Airline luxury for railway seating
Railway seating has been traditionally dominated by moquette or hard plastic, but a trend for leather seating on new trains is now growing. Perrone Aerospace, a leading leather manufacturer for the airline industry, has established Perrone Railway to provide leather for railway seating. The advantages of leather in terms of style and comfort are obvious, and Perrone is applying its expertise to drive down weight and costs for clients.
Perrone’s Featherweight leather line is claimed to be 30% lighter than standard leather, with no appreciable difference in look and feel to standard leather. The company is also reducing costs with a laser-guided water-jet cutting process, which dramatically reduces waste when cutting leather hides (normal cutting often wastes up to 50% of a hide).
The company has already been commissioned by railway seat manufacturer Grupo Antolin Transport, and Perrone leather upholstery has been used for seats on Alstom’s Pendolino high-speed train, which is due to run between Helsinki and St Petersburg.
Interior lighting: the rise of LED
In rail interiors, as in many other industries, LED technology is beginning to replace halogen and fluorescent lamps for its light quality and low energy output. As LED development has continued, problems with illumination have been overcome, and today LED lamps are used for even the most safety-critical, high-performance applications, such as runway lighting.
Now that performance issues have been mastered and LED lamps can produce a wide spectrum of white light, the benefits of this technology are undeniable. From an economic perspective, rail operators can profit from direct (longer life-span; lower energy consumption) and indirect savings (lower air-conditioning costs due to the lamps’ cooler running temperatures).
The absence of heavy metals in LED lamps also makes them more environmentally friendly, and there are benefits, too, in terms of energy savings and lower CO2 emissions. The LED trend certainly looks set to continue both in new designs and in refurbishment / upgrade projects.

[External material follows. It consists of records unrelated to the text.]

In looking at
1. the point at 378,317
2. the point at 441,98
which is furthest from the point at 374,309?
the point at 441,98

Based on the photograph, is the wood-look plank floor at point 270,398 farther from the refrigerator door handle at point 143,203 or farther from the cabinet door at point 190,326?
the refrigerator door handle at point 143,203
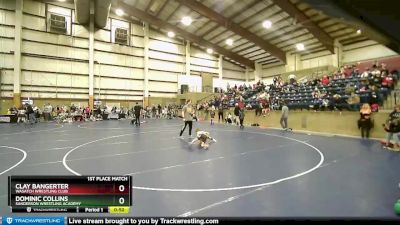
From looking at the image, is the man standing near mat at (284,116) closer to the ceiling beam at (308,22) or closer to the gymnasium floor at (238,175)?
the gymnasium floor at (238,175)

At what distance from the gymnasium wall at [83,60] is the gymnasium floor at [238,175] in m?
22.2

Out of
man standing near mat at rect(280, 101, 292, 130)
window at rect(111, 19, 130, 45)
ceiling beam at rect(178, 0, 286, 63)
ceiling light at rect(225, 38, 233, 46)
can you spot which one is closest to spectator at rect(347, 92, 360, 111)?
man standing near mat at rect(280, 101, 292, 130)

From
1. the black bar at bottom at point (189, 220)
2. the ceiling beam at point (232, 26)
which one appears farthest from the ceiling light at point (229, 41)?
the black bar at bottom at point (189, 220)

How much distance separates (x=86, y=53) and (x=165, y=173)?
2899 centimetres

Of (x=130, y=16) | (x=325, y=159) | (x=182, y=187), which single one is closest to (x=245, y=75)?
(x=130, y=16)

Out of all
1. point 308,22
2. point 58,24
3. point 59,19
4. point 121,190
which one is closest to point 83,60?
point 58,24

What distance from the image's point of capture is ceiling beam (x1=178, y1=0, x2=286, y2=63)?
25.3 m

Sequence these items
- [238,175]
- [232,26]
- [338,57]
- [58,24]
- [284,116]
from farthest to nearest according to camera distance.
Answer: [232,26], [58,24], [338,57], [284,116], [238,175]

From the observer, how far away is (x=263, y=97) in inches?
803

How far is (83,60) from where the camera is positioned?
30.0 meters

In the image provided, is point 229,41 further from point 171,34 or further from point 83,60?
point 83,60

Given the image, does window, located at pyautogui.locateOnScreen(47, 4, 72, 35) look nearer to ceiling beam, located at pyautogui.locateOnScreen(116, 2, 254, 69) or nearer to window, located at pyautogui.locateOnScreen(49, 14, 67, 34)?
window, located at pyautogui.locateOnScreen(49, 14, 67, 34)

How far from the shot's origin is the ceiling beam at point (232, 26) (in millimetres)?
25270
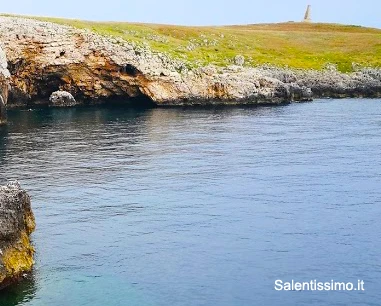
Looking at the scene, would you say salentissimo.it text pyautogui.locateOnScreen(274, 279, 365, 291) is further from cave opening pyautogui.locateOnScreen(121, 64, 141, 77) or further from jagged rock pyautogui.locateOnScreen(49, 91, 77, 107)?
jagged rock pyautogui.locateOnScreen(49, 91, 77, 107)

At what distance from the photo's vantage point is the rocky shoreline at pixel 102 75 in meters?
116

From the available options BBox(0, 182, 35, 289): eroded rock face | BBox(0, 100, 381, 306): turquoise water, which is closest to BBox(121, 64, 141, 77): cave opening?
BBox(0, 100, 381, 306): turquoise water

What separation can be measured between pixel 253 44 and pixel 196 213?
126 meters

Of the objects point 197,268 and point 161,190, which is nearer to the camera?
point 197,268

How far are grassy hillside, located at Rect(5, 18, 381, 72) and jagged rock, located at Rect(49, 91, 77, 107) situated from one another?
16.4 meters

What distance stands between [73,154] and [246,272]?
3655cm

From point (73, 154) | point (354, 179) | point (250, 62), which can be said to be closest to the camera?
point (354, 179)

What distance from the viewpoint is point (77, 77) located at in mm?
118375

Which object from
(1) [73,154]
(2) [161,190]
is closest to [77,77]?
(1) [73,154]

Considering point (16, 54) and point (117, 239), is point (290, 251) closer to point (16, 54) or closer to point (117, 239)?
point (117, 239)

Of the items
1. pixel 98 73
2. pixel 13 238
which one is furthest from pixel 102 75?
pixel 13 238

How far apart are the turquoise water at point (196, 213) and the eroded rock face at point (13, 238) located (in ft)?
2.49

UK-based lighting manufacturer LPA has designed the LumiStrip, which can be used to retrofit LED technology into existing fluorescent lamps.
Closing the gap with inflight entertainment
Given that many rail journeys rival flights in terms of journey length, it is perhaps surprising that the airline industry has advanced onboard entertainment so far beyond that of the rail industry. If rail operators are going to entice passengers away from flights and on to their carriages for domestic journeys, they must make improvements in this area.

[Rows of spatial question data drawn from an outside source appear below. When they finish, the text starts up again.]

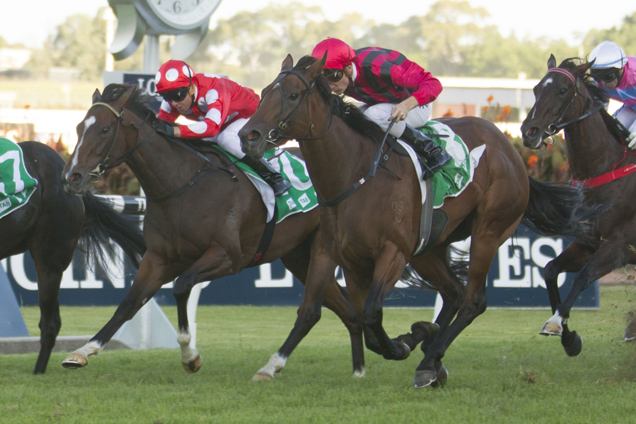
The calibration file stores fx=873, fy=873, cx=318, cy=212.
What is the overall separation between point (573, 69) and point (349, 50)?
193cm

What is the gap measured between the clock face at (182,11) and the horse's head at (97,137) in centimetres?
205

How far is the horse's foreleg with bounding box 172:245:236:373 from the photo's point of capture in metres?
5.00

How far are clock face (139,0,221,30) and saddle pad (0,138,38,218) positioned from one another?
78.8 inches

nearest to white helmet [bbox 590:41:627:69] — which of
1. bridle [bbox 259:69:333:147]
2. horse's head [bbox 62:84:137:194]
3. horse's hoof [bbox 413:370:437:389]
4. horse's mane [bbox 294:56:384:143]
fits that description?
horse's mane [bbox 294:56:384:143]

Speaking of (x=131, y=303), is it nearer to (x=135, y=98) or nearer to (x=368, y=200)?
(x=135, y=98)

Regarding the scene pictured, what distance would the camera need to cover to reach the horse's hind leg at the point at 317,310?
17.6 ft

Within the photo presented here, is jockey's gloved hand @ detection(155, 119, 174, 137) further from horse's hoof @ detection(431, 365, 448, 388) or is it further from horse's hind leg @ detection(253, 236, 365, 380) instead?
horse's hoof @ detection(431, 365, 448, 388)

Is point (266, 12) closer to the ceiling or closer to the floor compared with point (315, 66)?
closer to the ceiling

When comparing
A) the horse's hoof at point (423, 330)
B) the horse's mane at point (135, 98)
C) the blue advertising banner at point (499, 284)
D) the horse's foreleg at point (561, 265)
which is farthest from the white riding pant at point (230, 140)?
the blue advertising banner at point (499, 284)

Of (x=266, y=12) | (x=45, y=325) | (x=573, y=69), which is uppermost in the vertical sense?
(x=266, y=12)

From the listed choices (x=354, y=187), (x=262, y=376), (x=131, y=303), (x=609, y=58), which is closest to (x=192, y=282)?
(x=131, y=303)

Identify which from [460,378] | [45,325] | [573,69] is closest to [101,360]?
[45,325]

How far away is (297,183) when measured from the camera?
5867mm

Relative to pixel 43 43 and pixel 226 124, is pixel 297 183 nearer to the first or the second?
pixel 226 124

Fortunately, recent innovation looks set to make train companies’ entertainment goals a little more achievable. Last year at the University of York, in the UK, researchers made a breakthrough in the provision of high-speed internet for fast-moving trains. The development of reliable high-speed internet on trains has been hindered by the fact that the satellite dishes necessary to receive and transmit data are often too large to fit in railway tunnels when attached to the exterior of trains.
The York researchers have developed a dome-shaped device only half the size of a regular satellite dish that can track multiple satellites at once, which increases reliability and opens the possibility of being able to receive different signals (for example, broadband TV and regular internet services) from different satellites.

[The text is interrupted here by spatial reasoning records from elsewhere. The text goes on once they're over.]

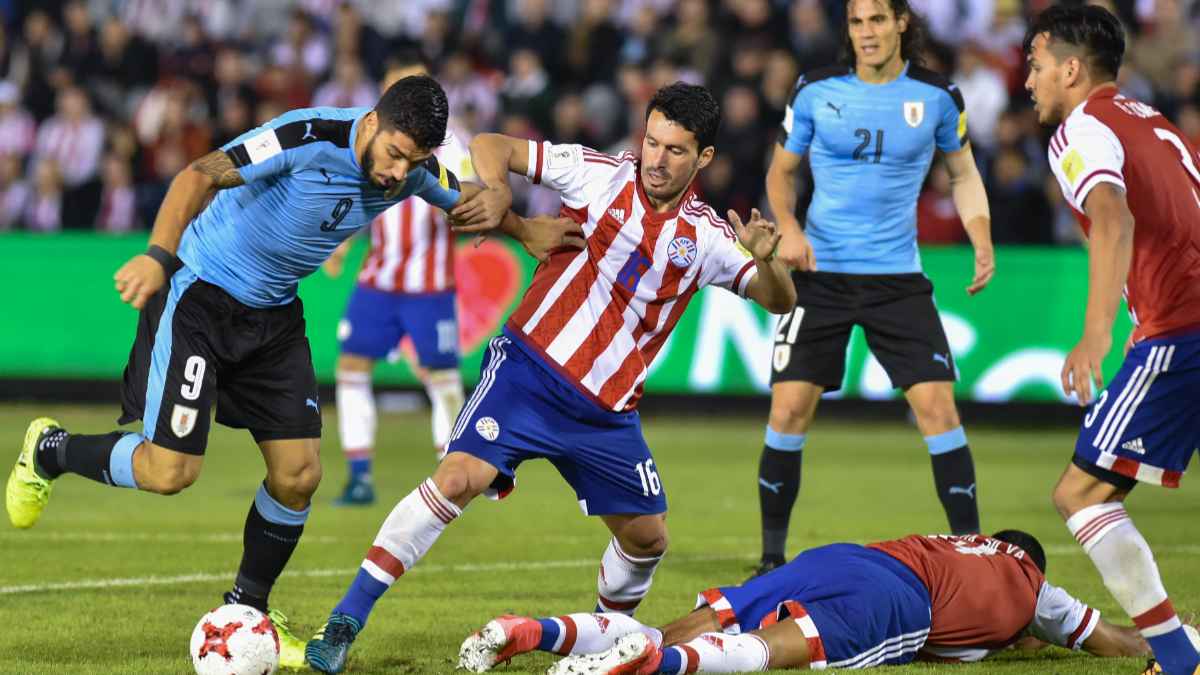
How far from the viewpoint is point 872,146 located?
844 centimetres

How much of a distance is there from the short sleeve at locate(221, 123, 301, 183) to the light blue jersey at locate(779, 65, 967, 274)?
10.2 ft

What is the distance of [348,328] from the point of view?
11273 millimetres

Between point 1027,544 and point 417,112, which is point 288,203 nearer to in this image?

If operators are willing to invest the money to integrate this technology into their trains, it could have a huge impact on the quality of onboard entertainment. The research team, led by research fellow John Thornton, has been looking for commercial partners to take the project forward.
Many passengers might hanker after a return to the warm style of classic 1930s rail interiors, but operators are juggling a host of considerations when designing rail carriage interiors. The inside of today’s (and tomorrow’s) trains must be pleasing to look at. But they must also be comfortable to sit in, easy to move through and resilient against the never-ending stomp of our feet. If manufacturers and designers can get these elements right, a train truly can be more than the ride from A to B.